October 19, 2024
This image has an empty alt attribute; its file name is image-4.png

About

Bayesian optimization using Gaussian processes is an extremely powerful tool. However, it is well-known that performance can degrade significantly as the input dimensionality increases. This is due to the “curse of dimensionality,” where it becomes difficult to differentiate meaningful information. To address these issues, numerous methods have been proposed. For example,

  1. Trust Region method (TuRBO)
  2. Variable Selection
  3. Embedding
  4. Additive Kernel
  5. Vanilla Bayesian Optimization

However, I believe there is no definitive conclusion on which method is the best. There have been many reports of good results using TuRBO, but TuRBO is fundamentally an algorithm for single-objective optimization. While a multi-objective version has been proposed, it has not been widely reported yet. Likely, each algorithm has its advantages and disadvantages, and the appropriate choice depends on the specific problem. In this article, I will introduce a method called SAABO(Sparse Axis Aligned Subspace Bayesian Optimization https://arxiv.org/abs/2103.00349), which can be interpreted as a model with 2. variable selection approach.

Formulation

As we can see the paper, some prior probabilities are assumed on the length and variance parameters in kernel function as follows

\begin{align}
\sigma_k^2 \sim LN(0, 10^2)\\
\tau \sim \text{HC}(\alpha)\\
\rho_i \sim \text{HC}(\tau) \quad \text{for } i = 1, \ldots, D\\
f \sim \mathcal{N}(0, K_{\psi_{XX}}) \quad \text{with } \psi = \{\rho_{1:d}, \sigma_k^2\}\\
y \sim \mathcal{N}(f, \sigma^2 I_N)
\end{align}

Here, LN is a Log-Normal distribution, and HC is the Half-Cauchy distribution.
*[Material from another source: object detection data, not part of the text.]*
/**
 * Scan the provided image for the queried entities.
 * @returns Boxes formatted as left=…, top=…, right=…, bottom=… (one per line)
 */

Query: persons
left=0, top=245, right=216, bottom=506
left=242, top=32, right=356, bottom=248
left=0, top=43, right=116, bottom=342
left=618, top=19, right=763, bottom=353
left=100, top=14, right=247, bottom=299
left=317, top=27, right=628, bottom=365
You can see the explanation of both distribution in detail here https://eye.kohei-kevin.com/2024/09/25/log-normal-and-half-cauchy-distribution/, anyway, the distributions are written as

\begin{align}
LN(\mu, \sigma) = LN(x | \mu, \sigma) = \frac{1}{x\sigma\sqrt{2\pi}} e^{-\frac{(\ln x - \mu)^2}{2\sigma^2}} \quad \text{for } x > 0\\
HC(x | \gamma) = \frac{2}{\pi} \frac{\gamma}{x^2 + \gamma^2}
\end{align}

And this model is represented as following graphical model.

This image has an empty alt attribute; its file name is image-4.png

There are 3 properties (priors) that they tried to incorporate into this formulations.

They claimed that

  1. The prior on the kernel variance \sigma_k^2 is weak (i.e. non-informative)
  2. The level of global shrinkage (i.e. sparsity) is controlled by the scalar \tau \gt 0, which tends to concentrate near zero due to the Half-Cauchy prior.
  3. The (inverse squared) length scales \rho_i are also governed by Half-Cauchy priors, and thus they too tend to concentrate near zero.

Optimization

The paper proposes two methods. The first is based on the No-U-Turn Sampler (NUTS) [Hoffman and Gelman, 2014], which is an adaptive variant of Hamiltonian Monte Carlo. The second method is Maximum A Posteriori (MAP) estimation, which sacrifices the accuracy of the posterior approximation for faster runtime.

What we need to care of

The SAABO is an effective method for solving high-dimensional problems and has achieved good performance in many benchmarks. However, it should be noted that it does not scale with the number of data points, and its computational load and memory O(N^3)is the same as vanilla BO. Additionally, optimization using Monte Carlo methods may also take time.

Reference

[1] David Eriksson, Martin Jankowiak “High-Dimensional Bayesian Optimization with Sparse Axis-Aligned Subspaces”, https://arxiv.org/abs/2103.00349

[2] Matthew D Hoffman and Andrew Gelman. The No-U-Turn sampler: Adaptively setting path lengths in Hamiltonian Monte Carlo. https://jmlr.org/papers/volume15/hoffman14a/hoffman14a.pdf

[3] C. Hvarfner, E. O. Hellsten, L. Nardi, Vanilla Bayesian Optimization Performs Great in High Dimensions. In International Conference on Machine Learning, 2024.